For most people, their worldview formation is “largely fixed” by age 13, according to findings conducted by the research organization Barna Group. That’s why Markins believes strongly that worldview formation is not “a youth group conversation” for when youth are in high school, but rather “this is a child formation conversation” and a “canary in the coal mine.”

“The Church looks to the canary in the coal mine as the high school dropout rate [when] students walk away from the Church after high school. But the purpose of the canary in the coal mine isn’t the moment the canary falls over, it’s what deadly gas led to that and where did it come from?” Markins told CP ahead of Awana’s Child Discipleship Forum held from Sept. 22-23 in Nashville, Tennessee.

Some 500 people are expected to attend the two-day event that will include presentations on research conducted by Awana and the Barna Group. It will also feature speakers including Transformation Church Pastor Derwin Gray, apologist and academic Rebecca McLaughlin, Barna Group CEO David Kinnaman, Grove City College professor Carl Trueman, theologian Ray Ortlund, and many others.

“If we’re looking at age 18 as the deadline, we’re actually looking at the wrong deadline,” Markins said. “It’s not 18, it’s 13, because the Barna Group said worldview formation is set by then. Churches really need to be investing in children, because it’s what we’re doing with the 8-year-olds that is forming what’s going to become the 13-year-olds.”

Another research finding Markins found significant was how 39% of children reported having at least one adult at their church apart from their parents who “knows them, loves them and cares for them.”

Markins told CP that these children, compared to those who did not report having at least one caring adult at church, fared better on matters like “Bible engagement,” “serving in the church,” feeling like “they belong to the church,” and continuing “to follow Christ in the years ahead.”

“There’s no comparison between the children who have another adult engaging with them compared to the children who don’t,” he added.

“So, what’s the point to pastors and leaders? If you cultivate a culture at your church where kids are known, loved, and cared for by other loving, caring adults who are engaging with them, you’re going to … develop children who become teenagers, students, and young adults who have lasting faith.”

Markins’ remarks came days before the second Awana Child Discipleship Forum on Thursday. The first forum was held last year at Rolling Hills Community Church in Franklin, Tennessee, near Nashville.

The Awana leader said last year’s event was “more of a kickoff, beginning the conversation” centered on the question: “How do we help the Church move from children’s ministry to child discipleship?”

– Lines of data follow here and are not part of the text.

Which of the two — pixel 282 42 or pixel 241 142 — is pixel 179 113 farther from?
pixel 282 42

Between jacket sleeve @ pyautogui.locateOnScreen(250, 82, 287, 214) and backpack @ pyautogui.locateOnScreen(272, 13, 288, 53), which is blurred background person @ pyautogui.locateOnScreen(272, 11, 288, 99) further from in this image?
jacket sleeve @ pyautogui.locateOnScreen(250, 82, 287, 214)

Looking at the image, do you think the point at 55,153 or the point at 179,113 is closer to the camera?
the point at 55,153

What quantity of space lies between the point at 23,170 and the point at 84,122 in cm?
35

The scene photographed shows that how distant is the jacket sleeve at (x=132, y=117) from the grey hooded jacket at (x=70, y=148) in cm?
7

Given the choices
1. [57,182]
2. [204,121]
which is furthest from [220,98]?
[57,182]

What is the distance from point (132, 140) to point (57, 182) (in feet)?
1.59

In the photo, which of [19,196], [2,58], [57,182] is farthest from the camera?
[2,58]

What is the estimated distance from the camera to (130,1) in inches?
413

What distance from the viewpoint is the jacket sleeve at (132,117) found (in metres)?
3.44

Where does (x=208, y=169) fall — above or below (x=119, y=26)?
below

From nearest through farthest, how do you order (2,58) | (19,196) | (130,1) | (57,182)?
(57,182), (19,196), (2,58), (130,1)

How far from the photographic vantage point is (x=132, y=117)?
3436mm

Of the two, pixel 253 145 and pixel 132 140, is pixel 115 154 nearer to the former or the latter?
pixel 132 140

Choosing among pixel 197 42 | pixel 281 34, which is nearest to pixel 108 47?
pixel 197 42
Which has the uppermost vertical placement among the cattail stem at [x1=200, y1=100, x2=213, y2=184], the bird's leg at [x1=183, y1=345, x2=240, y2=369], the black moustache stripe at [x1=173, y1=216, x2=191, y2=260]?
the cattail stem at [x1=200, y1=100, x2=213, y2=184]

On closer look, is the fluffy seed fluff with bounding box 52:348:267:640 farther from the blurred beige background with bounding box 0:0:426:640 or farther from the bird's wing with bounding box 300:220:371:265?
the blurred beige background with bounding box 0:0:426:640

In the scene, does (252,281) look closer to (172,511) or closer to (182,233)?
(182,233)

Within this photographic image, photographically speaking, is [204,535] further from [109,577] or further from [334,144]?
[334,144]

For the upcoming forum, the focus will be on “old map” children’s ministry versus “new map” children’s ministry, and how churches can move from one to the other.

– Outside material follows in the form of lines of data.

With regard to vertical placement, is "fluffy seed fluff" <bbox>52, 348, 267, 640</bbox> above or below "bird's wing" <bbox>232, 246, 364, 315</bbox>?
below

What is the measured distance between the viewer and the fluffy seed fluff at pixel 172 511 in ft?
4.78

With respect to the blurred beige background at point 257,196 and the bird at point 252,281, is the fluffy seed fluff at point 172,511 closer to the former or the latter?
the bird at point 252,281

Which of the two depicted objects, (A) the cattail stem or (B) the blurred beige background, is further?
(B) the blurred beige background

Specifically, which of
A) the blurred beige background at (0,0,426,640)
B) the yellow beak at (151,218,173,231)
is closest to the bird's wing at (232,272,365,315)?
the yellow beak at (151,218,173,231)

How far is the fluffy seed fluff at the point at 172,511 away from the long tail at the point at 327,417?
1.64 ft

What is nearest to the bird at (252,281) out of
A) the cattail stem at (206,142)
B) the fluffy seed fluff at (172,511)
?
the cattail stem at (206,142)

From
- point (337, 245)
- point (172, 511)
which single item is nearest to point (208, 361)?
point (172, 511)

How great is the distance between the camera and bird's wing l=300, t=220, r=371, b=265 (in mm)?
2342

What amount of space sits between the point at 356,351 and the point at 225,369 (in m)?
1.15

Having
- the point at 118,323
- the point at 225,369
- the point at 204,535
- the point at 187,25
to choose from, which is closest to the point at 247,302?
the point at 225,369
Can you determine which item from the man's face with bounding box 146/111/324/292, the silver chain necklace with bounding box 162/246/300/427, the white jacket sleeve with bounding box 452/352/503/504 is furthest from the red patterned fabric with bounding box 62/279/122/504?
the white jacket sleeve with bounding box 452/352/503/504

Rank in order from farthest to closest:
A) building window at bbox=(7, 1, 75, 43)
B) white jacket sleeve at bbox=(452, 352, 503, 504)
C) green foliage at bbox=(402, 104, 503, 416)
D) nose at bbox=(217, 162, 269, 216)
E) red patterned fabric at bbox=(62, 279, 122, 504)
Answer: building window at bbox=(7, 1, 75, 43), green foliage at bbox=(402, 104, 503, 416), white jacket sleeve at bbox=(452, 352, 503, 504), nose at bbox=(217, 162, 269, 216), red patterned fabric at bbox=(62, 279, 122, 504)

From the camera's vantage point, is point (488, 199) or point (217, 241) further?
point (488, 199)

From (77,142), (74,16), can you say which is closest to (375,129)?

Markins defined the old map as focusing more on growing numbers of members and being “attractional,” while the new map is centered on discipleship and being “more formational.”

“How do we form lasting faith in kids?” Markins asked. “What is it that the Church does that leads to lasting faith in kids and how do we build around that?”

Markins told CP that he hopes attendees walk away with the knowledge that “we’re standing on a burning platform” if churches “keep doing children’s ministry as we’ve been doing it the last couple of decades.”

“If we continue to look at children’s ministry as only through the lens of entertainment and attractionalism — how do we bring more people to our church — we’re not going to form them prior to the age of 13 to be resilient disciples in a post-Christian culture,” he said.

“We want to build a pathway to a better future. But if we don’t make the decision to move in that direction, at some point the Church in the West is going to realize we’re standing on a burning platform, and we’ve got to move toward formational or discipleship ministry with children.”

Founded in 1950, Awana is a children’s ministry organization that boasts programming that reaches millions of children at an estimated 68,000 churches in more than 130 countries.

The name Awana derives from the phrase “Approved Workmen Are Not Ashamed,” which alludes to 2 Timothy 2:15, “Do your best to present yourself to God as one approved, a worker who has no need to be ashamed, rightly handling the word of truth.”